Task 1.
Rewrite the piece about Sally Starr's funeral, everything from "My thoughts drift" down to "and Chief Halftown.", putting "broadcaster" in place of "announcer".
Task 2.
Using the piece about Sally Starr's funeral, state whether each statement agrees with it, answering yes or no and quoting the deciding words: (a) The viewing was scheduled to start at 5PM. (b) Sally Starr's casket was open. (c) Sally Starr started the Popeye Theater in 1955.

Selected text.
▽

Saying Good-bye to Sally Starr

The Local Lens


Published• Wed, Feb 13, 2013

By Thom Nickels



I’m with my friend Stephen, the Ice Skating Cowboy, and we’re headed across the Betsy Ross Bridge for Berlin, New Jersey, to attend the public portion of the funeral for Sally Starr. The viewing is slated to begin at 5PM at Costantino’s Funeral Home ("elegant but affordable") on the White Horse Pike, but we’re on the road plenty early, expecting huge crowds.



We arrive before the crowds, help ourselves to a giveaway photo of Sally, and then proceed into one of the Costantino reception rooms where every tabletop has a Sally photo spread under glass. The entire funeral home, in fact, has been transformed into a Sally museum. The staff, all serious-looking older men in suits, seem a little tense, expecting quite a night and God-knows-what. After checking out the photos, we head into the receiving room where Sally’s mortal remains (in a closed casket) form a kind of altar shrine with a large image of Sally on the casket top alongside sprays of flowers, candles, Sally’s cowgirl hat and a small end table holding her boots.



It is still too early for Sally’s family to gather in the receiving line, so we sign the guest registry and take a seat on one of the many folding chairs lined up for the actual service, slated to begin at 8PM.



My thoughts drift to Sally: born Alleen Mae Beller in Kansas City, Missouri, in 1923; adopted the name Sally Starr in 1941; the second eldest of five girls but one of seven children; considered the first highly rated DJ in the country; a talented announcer, writer and producer; started the Philadelphia-based ‘Popeye Theater’ in 1955, a 30-minute channel 6 variety show that included cartoons, live acts, western shorts, The Three Stooges, and guests like Roy Rogers and Dale Evans, Chuck Connors, Jerry Lewis, Jimmy Durante, Nick Adams ("Johnny Yuma was a Rebel"), and Chief Halftown.



Events begin to move fast at Costantino’s. A line near the guest registry is already out the door as former fans and mourners approach the casket and greet family members. Most of the people seem to be about the same age: 50s, 60s, and above. In many ways they resemble salt-of-the-earth types, like characters in a Nelson Algren novel: men in baseball caps, polyester suits, work uniforms, Elvis jackets, and women with long bleached-blond hair who look like Sally Xeroxes.

△

Provided material.
▽

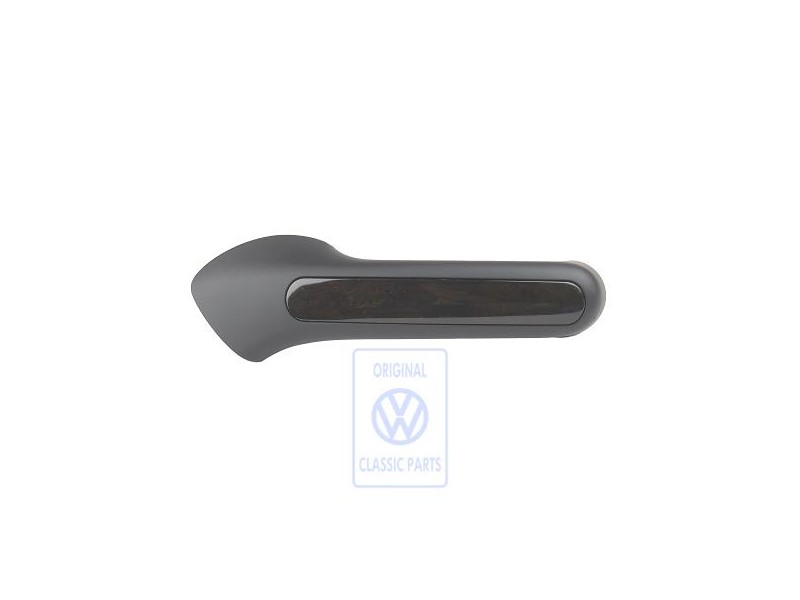 VW Original Cubierta Negro Satinado/Mirto - 1J0867172B GVR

△

Exercise answer 1.
My thoughts drift to Sally: born Alleen Mae Beller in Kansas City, Missouri, in 1923; adopted the name Sally Starr in 1941; the second eldest of five girls but one of seven children; considered the first highly rated DJ in the country; a talented broadcaster, writer and producer; started the Philadelphia-based ‘Popeye Theater’ in 1955, a 30-minute channel 6 variety show that included cartoons, live acts, western shorts, The Three Stooges, and guests like Roy Rogers and Dale Evans, Chuck Connors, Jerry Lewis, Jimmy Durante, Nick Adams ("Johnny Yuma was a Rebel"), and Chief Halftown.

Exercise answer 2.
(a) Yes: "The viewing is slated to begin at 5PM"
(b) No: "(in a closed casket)"
(c) Yes: "started the Philadelphia-based ‘Popeye Theater’ in 1955"